# Thread: Find number of values of x satisfying the given equation.

1. ## Find number of values of x satisfying the given equation.

limit 0 to 2[x+14] $\int [\frac{t}{2}].dt$=limit 0 to {x} $\int [t+14] dt$

where {.} is fractional part of x and [.] is integer number less than or equal to x.

actually speaking, I am not able to get anything from the language of question whether is it asking integral values or real number.
But one thing I hope am doing correct is that R.H.S. comes out to be 14 .

P.S.: i tried my best to solve this question and also use LaTex to type it here.

2. Is the following equation the equation you are trying to solve for in terms of $x$?

$\displaystyle \int_0^{2(x+14)} \bigg \lfloor \dfrac{t}{2} \bigg \rfloor \, dt = \int_0^x \lfloor t + 14 \rfloor \, dt$

3. Originally Posted by NOX Andrew
Is the following equation the equation you are trying to solve for in terms of $x$?
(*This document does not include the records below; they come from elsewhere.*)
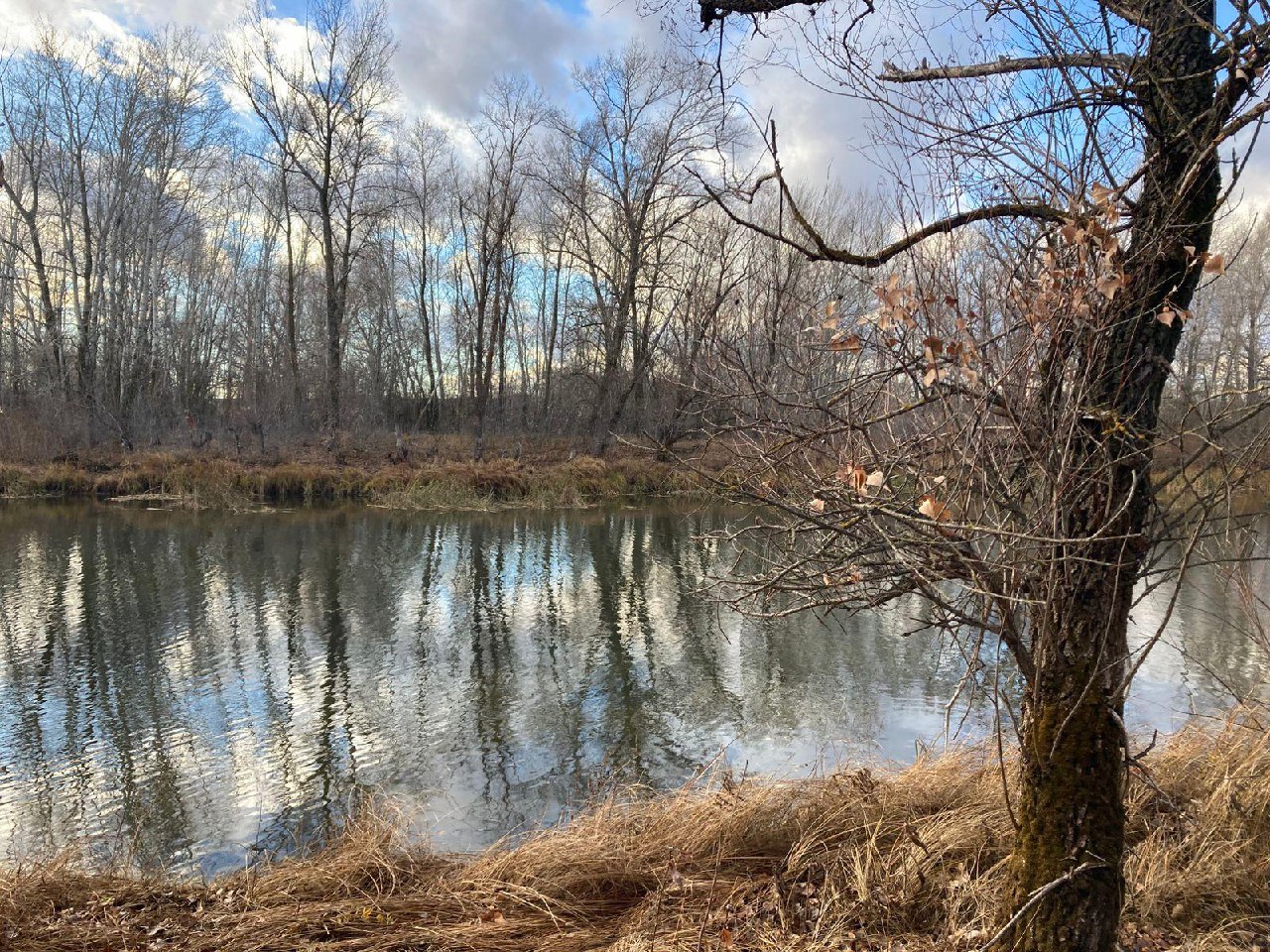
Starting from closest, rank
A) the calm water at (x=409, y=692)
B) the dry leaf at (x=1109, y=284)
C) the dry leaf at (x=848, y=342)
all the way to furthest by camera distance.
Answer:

$\displaystyle \int_0^{2(x+14)} \bigg \lfloor \dfrac{t}{2} \bigg \rfloor \, dt = \int_0^x \lfloor t + 14 \rfloor \, dt$
No..the upper limit in LHS is enclosed by [.] (greatest integer function)...and that of RHS by { }(fractional part of x)...so it will look like...i am nt so good at latex so...just trying to modify yours
$\displaystyle \int_0^{[2x+14]} \bigg \lfloor \dfrac{t}{2} \bigg \rfloor \, dt = \int_0^{/{x/}} \lfloor t + 14 \rfloor \, dt$
and if it still doesnt seems clear...so a jpg i am attaching!
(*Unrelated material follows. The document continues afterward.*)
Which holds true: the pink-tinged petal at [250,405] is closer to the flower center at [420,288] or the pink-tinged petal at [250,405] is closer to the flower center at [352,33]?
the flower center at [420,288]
4. Don't worry about the LaTeX. It took me a while to familiarize myself with the syntax, and I'm still not that good! Here is the equation for anyone else who may be able to help:

$\displaystyle \int_0^{2 \lfloor x+14 \rfloor} \bigg \lfloor \dfrac{t}{2} \bigg \rfloor \, dt = \int_0^{\{x\}} \lfloor t + 14 \rfloor \, dt$

I have to leave for school now, but I will work on the problem during the day. I'll let you know how I fare.

Edit: $x = -14$ is the only solution I found.

5. answer given is 14 i.e. 14 solutions of x!
anyway, would please you elaborate, or rather just hint out how did you proceed with to get to that answer at least!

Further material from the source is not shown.